When he got so close that I could see each individual eyelash, he reached out and played with the chiffon ribbon that tied the top of my blouse closed. I didn’t move. He pulled the fabric, untying the knot so that the collar of my blouse fell open, exposing my decolletage. He ran a finger over my collarbone as he said, “You’re beautiful, Ava.”
My tongue felt thick in my mouth. I grew up hard, and in his own way, so did he. We knew about sex, but for the first time I understood why people were enticed by it. Just the flutter of his fingers on my skin made my knees shake. He traced his finger up the side of my neck, across my jawline, then over the edges of my lips.
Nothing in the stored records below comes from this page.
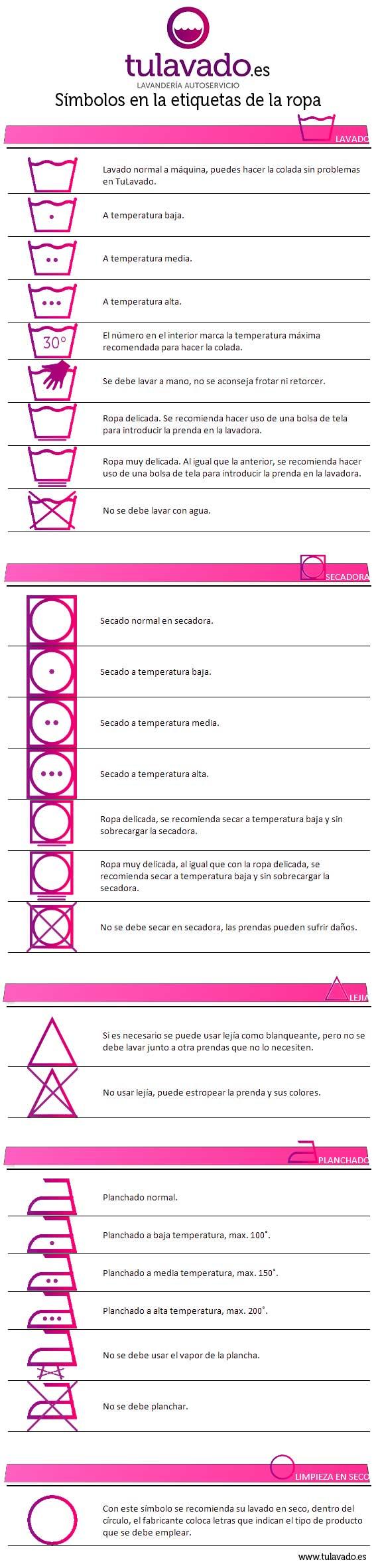 infografía sobre los símbolos de lavado en las etiquetas de la ropa.
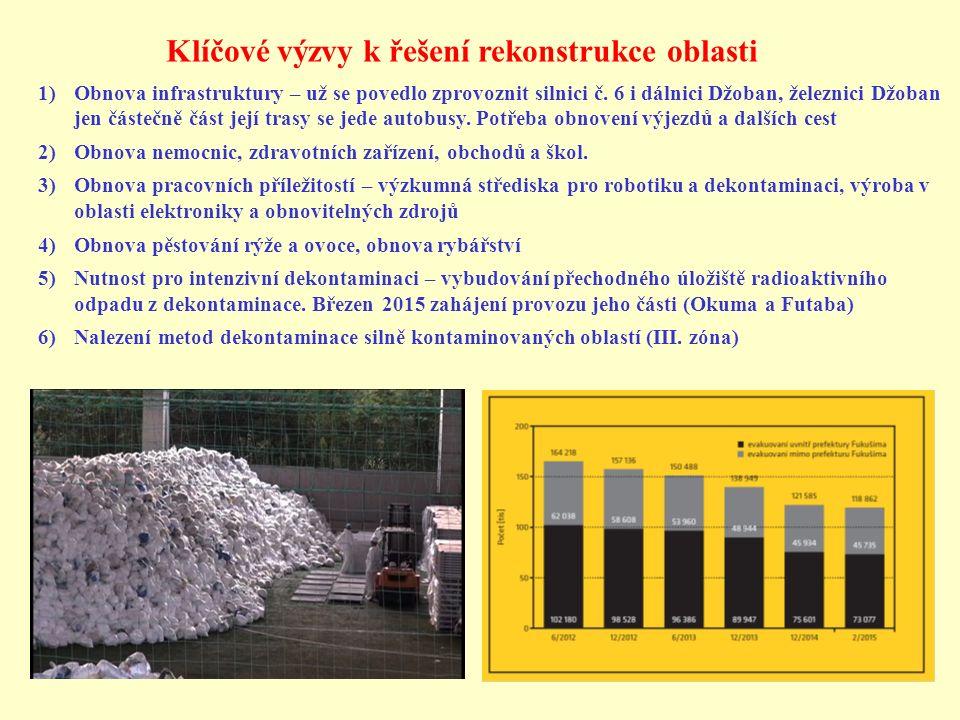 Klíčové výzvy k řešení rekonstrukce oblasti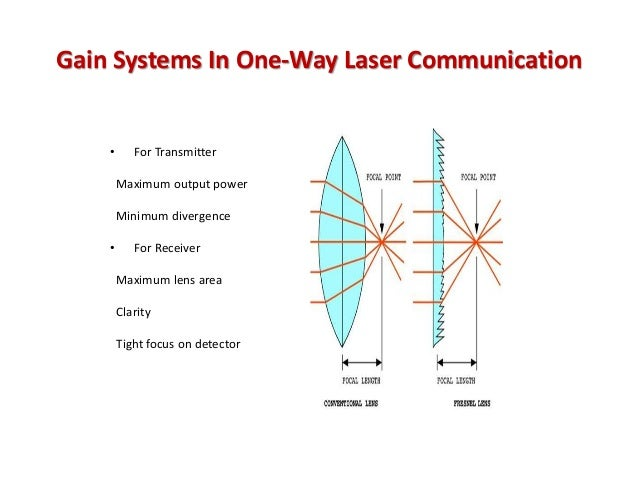 one way laser communication system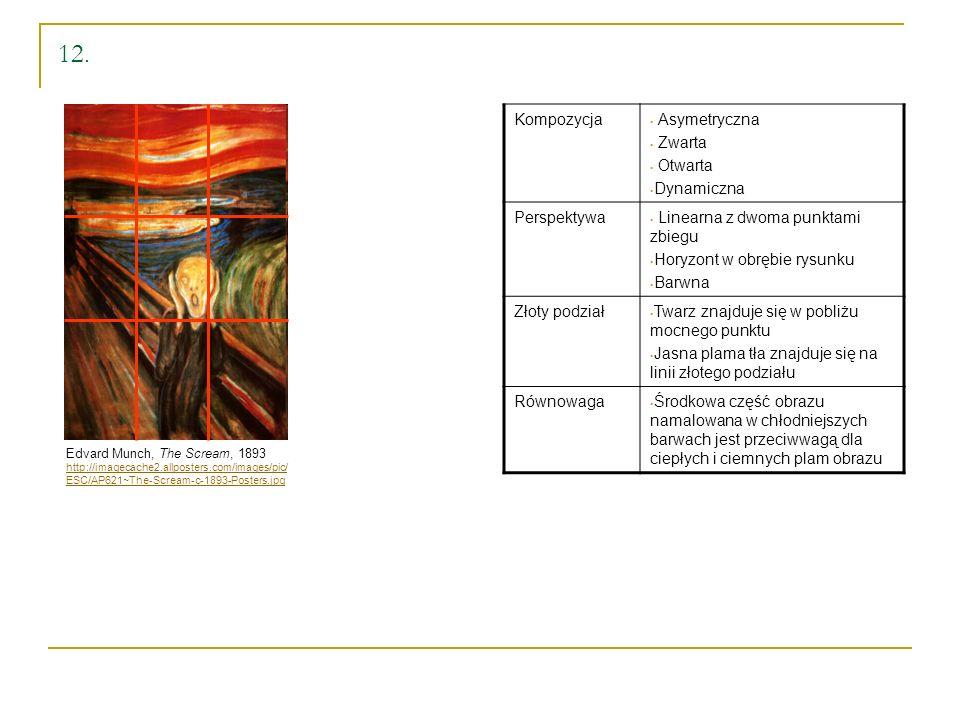 12. Kompozycja Asymetryczna Zwarta Otwarta Dynamiczna Perspektywa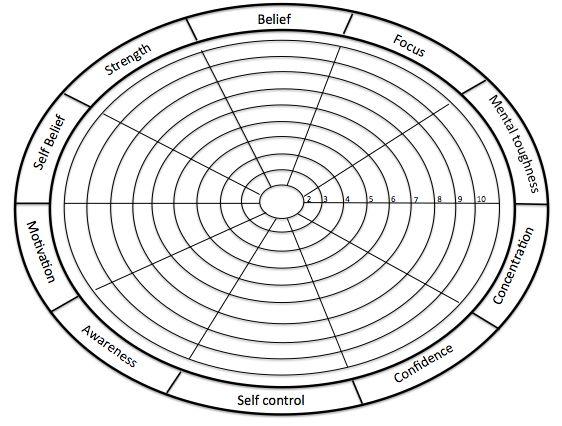 Psychological Profiling Table
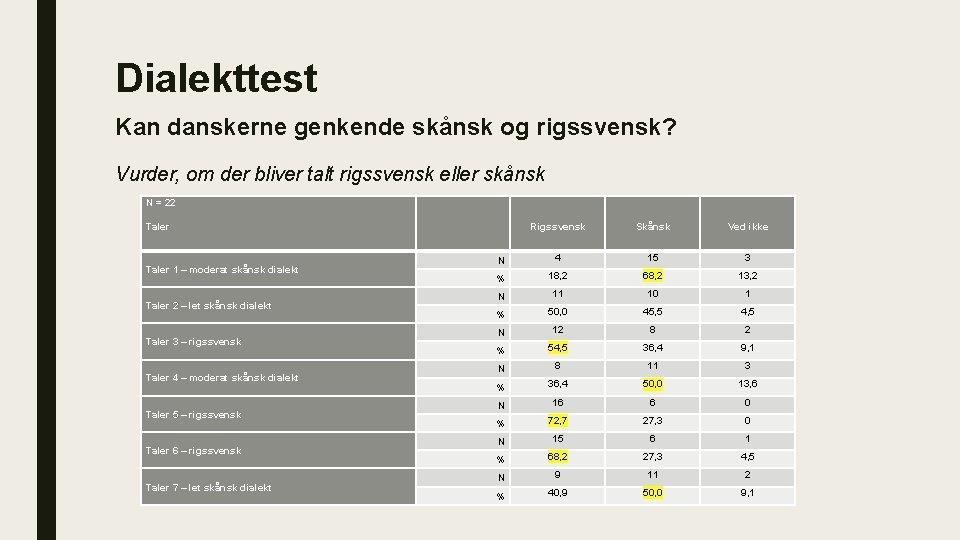 Dialekttest Kan danskerne genkende skånsk og rigssvensk? Vurder, om der bliver talt rigssvensk eller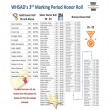 Honor-Roll-2013-2014-Term-2-MP3_Small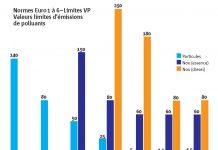 Législation environnementale européenne : les normes se durcissent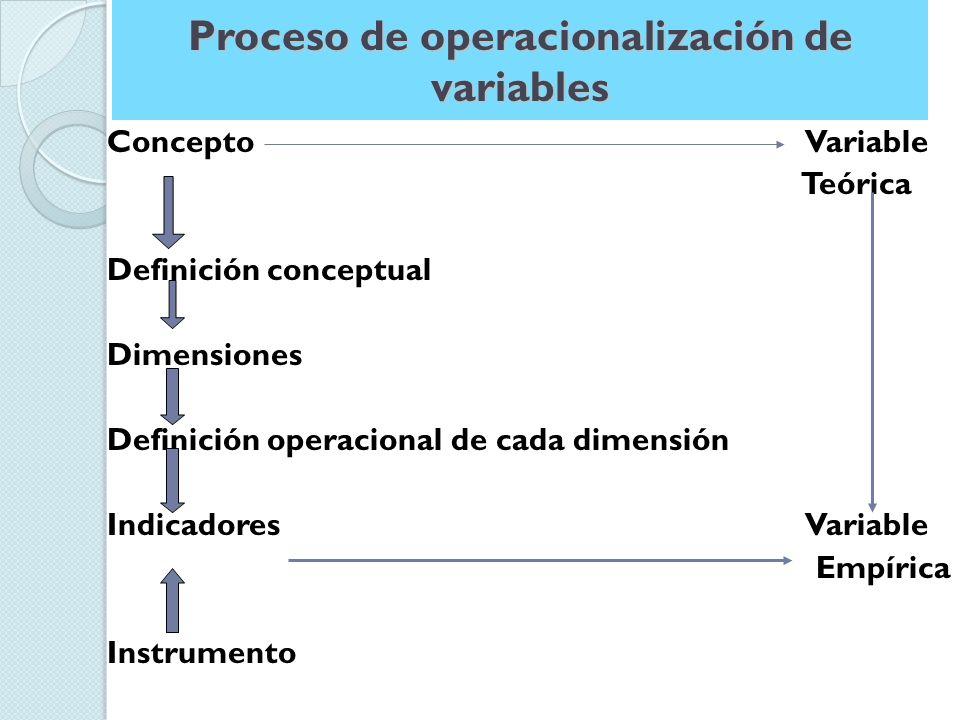 Proceso de operacionalización de variables Concepto Variable Teórica Definición conceptual Dimensiones Definición operacional de cada dimensión Indicadores Variable Empírica Instrumento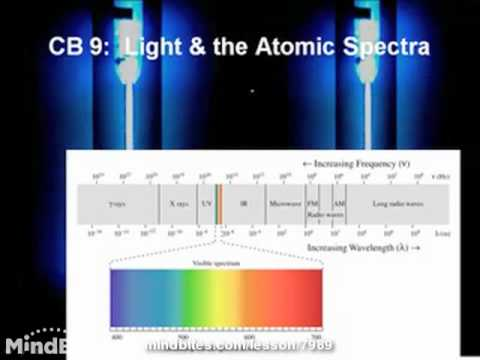 Intro to Chemistry: 8.4:  Light & Atomic Spectra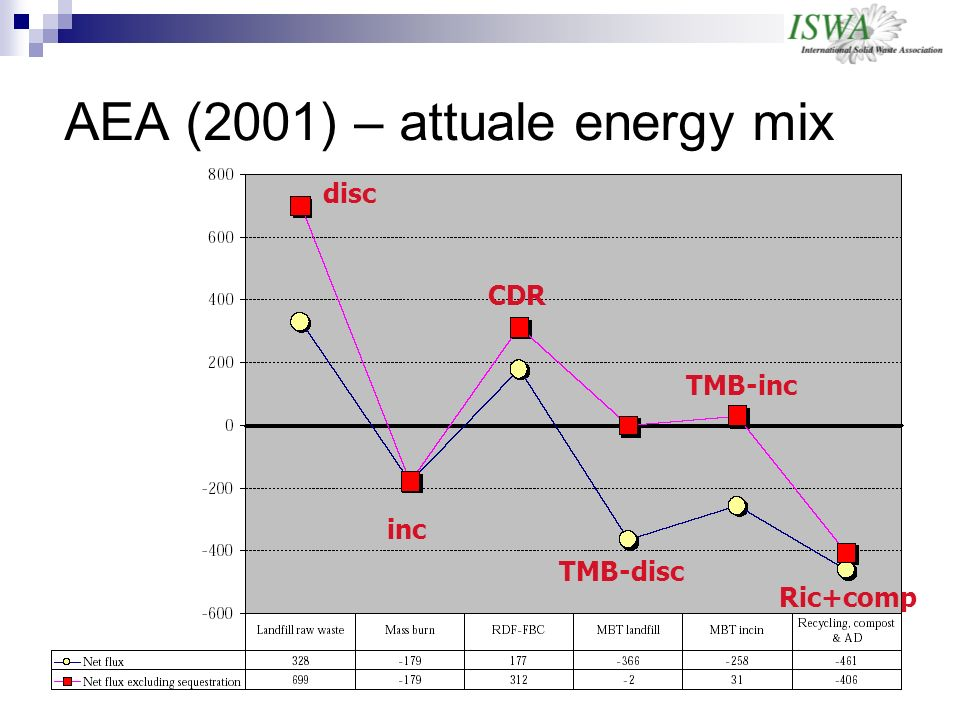 AEA (2001) – attuale energy mix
His eyes followed the path of his finger.
I held my breath, felt my lungs start to burn with the need for oxygen, hoping the moment wouldn’t pass, hoping he might lean in and kiss me a second time. But instead, he said, “It’s too bad I have to fucking hate you.”
I closed my eyes. I didn’t blame him. There was no other choice.
But it didn’t matter if he hated me. I was thankful and I wasn’t going to waste the opportunity he gave me.